Ingest Pipeline's processor has more than 10% failed events

		$ cat nodes_stats.json | jq -c '.nodes[]|.name as $node| .ingest.pipelines|to_entries[]| .key as $pipeline| .value.processors[] | to_entries[]|.key as $process| { pipeline:$pipeline, process:$process, node:$node, total:.value.stats.count, failed:.value.stats.failed, failed_percent:(try (100*.value.stats.failed/.value.stats.count|round) catch 0)}| select(.total>0 and .failed_percent>10)'

	

Especially where ignore_failure is enabled, this might reflect an incomplete setup or wasted processing time.

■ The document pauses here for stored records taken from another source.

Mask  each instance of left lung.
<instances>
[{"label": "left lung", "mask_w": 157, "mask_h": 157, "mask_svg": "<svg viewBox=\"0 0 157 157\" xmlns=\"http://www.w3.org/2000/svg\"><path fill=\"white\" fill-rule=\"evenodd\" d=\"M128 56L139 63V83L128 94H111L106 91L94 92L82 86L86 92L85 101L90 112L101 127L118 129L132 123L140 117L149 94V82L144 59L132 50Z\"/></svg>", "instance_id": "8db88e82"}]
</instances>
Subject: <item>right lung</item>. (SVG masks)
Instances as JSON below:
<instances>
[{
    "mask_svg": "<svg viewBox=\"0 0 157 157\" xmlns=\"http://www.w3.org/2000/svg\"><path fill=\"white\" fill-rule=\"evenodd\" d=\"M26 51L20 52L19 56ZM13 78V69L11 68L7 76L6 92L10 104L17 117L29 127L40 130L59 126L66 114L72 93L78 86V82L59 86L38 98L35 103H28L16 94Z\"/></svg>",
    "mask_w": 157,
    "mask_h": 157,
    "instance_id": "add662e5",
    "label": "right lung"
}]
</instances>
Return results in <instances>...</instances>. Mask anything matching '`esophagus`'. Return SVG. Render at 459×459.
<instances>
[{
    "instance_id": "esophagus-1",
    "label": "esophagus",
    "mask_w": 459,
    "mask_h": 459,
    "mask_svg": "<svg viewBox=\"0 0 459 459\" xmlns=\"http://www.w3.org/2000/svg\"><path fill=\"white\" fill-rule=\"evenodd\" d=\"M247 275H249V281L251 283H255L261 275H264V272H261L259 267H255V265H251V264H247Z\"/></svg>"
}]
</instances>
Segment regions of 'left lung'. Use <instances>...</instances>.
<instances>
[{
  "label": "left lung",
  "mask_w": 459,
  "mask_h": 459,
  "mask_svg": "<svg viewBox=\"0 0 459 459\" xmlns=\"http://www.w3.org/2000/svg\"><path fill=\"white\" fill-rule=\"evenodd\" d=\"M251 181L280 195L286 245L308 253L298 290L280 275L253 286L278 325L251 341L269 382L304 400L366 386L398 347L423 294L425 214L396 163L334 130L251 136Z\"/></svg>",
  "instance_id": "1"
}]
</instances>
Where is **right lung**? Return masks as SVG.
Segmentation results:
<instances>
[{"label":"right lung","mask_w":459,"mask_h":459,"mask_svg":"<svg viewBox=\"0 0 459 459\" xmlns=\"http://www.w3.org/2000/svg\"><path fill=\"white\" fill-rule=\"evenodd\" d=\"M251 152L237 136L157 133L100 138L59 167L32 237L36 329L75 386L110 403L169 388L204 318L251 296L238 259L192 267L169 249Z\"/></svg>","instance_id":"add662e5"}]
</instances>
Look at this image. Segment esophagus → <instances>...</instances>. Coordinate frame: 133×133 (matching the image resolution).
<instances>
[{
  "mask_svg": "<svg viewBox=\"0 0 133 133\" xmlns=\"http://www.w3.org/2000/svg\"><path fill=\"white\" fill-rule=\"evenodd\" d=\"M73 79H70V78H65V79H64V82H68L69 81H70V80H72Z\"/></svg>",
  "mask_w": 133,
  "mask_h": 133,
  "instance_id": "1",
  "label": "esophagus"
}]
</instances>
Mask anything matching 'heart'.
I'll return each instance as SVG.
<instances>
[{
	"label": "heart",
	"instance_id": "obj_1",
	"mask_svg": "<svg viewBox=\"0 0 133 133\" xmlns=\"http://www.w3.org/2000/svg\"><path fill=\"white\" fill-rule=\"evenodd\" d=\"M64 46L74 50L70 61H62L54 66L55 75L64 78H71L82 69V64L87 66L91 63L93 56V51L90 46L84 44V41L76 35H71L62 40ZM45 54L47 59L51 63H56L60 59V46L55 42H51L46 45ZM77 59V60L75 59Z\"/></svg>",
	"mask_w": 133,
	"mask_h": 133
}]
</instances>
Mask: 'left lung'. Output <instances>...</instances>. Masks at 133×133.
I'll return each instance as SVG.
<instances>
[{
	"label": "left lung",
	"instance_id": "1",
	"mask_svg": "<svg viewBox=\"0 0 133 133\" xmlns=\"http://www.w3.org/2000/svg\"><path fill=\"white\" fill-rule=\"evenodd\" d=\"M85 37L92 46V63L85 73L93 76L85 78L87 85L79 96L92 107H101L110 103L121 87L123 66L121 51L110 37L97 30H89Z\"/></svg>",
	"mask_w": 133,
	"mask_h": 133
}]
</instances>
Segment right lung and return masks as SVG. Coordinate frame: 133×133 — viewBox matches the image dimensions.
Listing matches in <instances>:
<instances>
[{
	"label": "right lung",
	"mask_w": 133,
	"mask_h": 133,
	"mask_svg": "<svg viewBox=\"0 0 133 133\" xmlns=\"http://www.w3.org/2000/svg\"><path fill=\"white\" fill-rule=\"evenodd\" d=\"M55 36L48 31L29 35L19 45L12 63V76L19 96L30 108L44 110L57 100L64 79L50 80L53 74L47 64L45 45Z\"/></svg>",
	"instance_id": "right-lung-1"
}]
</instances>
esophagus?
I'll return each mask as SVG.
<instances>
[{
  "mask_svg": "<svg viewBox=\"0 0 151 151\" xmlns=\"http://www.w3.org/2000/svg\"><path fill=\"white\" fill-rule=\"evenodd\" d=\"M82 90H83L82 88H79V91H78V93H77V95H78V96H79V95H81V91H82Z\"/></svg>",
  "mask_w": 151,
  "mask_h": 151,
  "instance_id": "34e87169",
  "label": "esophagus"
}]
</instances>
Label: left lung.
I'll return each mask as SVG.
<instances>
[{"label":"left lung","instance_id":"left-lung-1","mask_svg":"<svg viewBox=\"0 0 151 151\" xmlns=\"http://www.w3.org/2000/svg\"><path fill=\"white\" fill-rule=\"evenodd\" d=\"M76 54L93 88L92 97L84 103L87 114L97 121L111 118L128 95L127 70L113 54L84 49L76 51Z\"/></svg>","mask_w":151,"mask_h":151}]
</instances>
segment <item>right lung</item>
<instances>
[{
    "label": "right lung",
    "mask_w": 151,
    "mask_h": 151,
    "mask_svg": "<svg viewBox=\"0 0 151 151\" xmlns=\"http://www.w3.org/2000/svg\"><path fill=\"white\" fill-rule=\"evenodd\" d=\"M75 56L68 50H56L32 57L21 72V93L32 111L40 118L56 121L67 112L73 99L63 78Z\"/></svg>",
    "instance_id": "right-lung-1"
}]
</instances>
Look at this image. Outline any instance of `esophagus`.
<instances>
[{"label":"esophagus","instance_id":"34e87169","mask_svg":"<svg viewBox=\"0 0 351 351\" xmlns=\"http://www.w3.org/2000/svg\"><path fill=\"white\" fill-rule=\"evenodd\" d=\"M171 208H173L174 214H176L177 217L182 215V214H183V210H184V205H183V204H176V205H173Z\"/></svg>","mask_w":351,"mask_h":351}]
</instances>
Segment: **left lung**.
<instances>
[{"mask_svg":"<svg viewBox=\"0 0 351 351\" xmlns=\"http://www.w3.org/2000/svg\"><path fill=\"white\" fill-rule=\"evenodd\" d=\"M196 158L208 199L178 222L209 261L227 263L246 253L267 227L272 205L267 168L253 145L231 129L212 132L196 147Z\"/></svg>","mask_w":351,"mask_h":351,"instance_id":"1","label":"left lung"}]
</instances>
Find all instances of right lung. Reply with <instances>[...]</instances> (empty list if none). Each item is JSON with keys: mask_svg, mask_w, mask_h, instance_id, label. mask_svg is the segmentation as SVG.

Ingest Pipeline's time per event is above 60 milliseconds or 1 second

		$ cat nodes_stats.json | jq -rc '.nodes[]|.name as $n| .ingest.pipelines|to_entries[]| .key as $pi|.value| { name:$n, pipeline:$pi, total_count:.count, total_millis:.time_in_millis, total_failed:.failed }| select(.total_count>0)|.+{time_per:(.total_millis/.total_count|round)}|select(.time_per>60)'

	

Ingest Pipeline processor's time per event if it's processed at least 1 event and takes more than 0 milliseconds after rounding

		$ cat nodes_stats.json | jq -rc '.nodes[]|.name as $n| .ingest.pipelines|to_entries[]| .key as $pi|.value.processors[]| to_entries[]|.key as $pr| .value.stats|{ name:$n, pipeline:$pi, processor:$pr, total_count:.count, total_millis:.time_in_millis, total_failed:.failed }|select(.total_count>0)|.+{time_per:(.total_millis/.total_count|round)}|select(.time_per>0)'

	

Elasticsearch's Ingest Pipeline processors don't have associated id like Logstash's Pipelines to distinguish them so these emit in sequential order as seen in pipeline's definition.

The statistics report per node since its uptime, so will reset with node restarts. As a rough heuristic, you could look at an individual node's output knowing proportions will usually be about equal.